Molecular cloning, overexpression and biochemical characterization of hypothetical β-lactamases of Mycobacterium tuberculosis H37Rv

Aim: Molecular cloning, overexpression and biochemical characterization of the genes from the Mycobacterium tuberculosis H37Rv genome having hypothetical beta-lactamases activity. Methods and Results: Analysis of the M. tuberculosis H37Rv genome revealed that Rv2068c, Rv0406c and Rv3677c gene products were predicted to exhibit beta-lactamases activity.
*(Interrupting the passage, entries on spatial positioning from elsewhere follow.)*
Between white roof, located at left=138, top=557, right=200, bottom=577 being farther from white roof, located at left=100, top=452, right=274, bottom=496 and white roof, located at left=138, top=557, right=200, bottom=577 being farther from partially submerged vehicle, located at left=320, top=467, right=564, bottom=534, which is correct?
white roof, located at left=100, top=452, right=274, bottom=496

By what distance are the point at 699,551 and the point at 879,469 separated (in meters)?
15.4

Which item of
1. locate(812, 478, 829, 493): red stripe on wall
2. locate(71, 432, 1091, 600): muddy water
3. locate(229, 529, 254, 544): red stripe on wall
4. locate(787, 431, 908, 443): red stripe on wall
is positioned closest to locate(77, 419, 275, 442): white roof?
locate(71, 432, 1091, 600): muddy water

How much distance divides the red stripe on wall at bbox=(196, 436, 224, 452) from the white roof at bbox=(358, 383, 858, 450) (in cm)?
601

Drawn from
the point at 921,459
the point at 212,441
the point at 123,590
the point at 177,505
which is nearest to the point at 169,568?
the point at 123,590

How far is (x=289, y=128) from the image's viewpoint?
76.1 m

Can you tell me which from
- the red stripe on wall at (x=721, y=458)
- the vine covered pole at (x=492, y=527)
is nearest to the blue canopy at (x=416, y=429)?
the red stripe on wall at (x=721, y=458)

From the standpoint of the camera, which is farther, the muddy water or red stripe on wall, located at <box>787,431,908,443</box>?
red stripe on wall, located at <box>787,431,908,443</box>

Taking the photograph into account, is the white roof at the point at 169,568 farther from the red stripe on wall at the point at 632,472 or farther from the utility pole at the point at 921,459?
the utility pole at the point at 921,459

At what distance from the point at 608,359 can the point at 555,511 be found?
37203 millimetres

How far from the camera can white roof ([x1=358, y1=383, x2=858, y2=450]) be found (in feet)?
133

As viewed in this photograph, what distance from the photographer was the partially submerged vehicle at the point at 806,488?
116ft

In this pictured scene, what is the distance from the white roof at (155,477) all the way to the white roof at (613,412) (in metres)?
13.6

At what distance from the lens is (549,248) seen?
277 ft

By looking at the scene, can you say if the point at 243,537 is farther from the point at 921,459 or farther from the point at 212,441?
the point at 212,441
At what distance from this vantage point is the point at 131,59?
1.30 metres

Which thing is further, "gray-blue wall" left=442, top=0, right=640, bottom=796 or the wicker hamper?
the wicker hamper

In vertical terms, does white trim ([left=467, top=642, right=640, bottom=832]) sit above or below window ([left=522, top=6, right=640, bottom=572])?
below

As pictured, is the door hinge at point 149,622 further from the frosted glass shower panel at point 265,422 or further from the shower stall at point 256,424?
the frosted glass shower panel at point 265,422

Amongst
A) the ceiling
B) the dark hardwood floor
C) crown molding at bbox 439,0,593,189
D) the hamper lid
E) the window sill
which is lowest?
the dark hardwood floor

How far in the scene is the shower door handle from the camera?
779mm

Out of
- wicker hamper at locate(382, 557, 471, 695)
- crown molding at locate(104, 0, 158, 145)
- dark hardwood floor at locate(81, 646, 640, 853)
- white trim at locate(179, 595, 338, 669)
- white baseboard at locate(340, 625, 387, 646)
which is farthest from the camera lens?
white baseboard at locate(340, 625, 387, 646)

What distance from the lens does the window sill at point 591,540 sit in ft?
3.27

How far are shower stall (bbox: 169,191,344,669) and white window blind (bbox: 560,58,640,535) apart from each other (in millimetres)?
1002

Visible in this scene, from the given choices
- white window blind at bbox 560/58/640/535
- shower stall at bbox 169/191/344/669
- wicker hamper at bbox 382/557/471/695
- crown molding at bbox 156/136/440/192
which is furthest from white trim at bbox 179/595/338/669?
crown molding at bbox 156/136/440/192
All the three genes were cloned in pET28a vector and overexpressed in C41 (DE3) Escherichia coli cells. The His-tagged recombinant proteins were confirmed by immunoblotting and were shown to have beta-lactamase activity by the hydrolysis of nitrocefin and other beta-lactams. Catalytic parameters for all the recombinant proteins were derived followed by the enzyme inhibition studies. Antibiotic susceptibility studies using the recombinant strains showed an increased resistance against different classes of beta-lactam antibiotics. Conclusion: The study revealed the possibility of more than one gene in M. tuberculosis, encoding proteins having beta-lactamase or beta-lactamase-like activity, giving wide spectrum of resistance against beta-lactams. Significance and Impact of the Study: Systematic study of hypothetical beta-lactamases of M. tuberculosis and related species and their correlation with beta-lactam and inhibitor susceptibility profile might be useful in developing new antibiotic regime for the treatment of tuberculosis caused by multiple drug resistant (MDR) strains.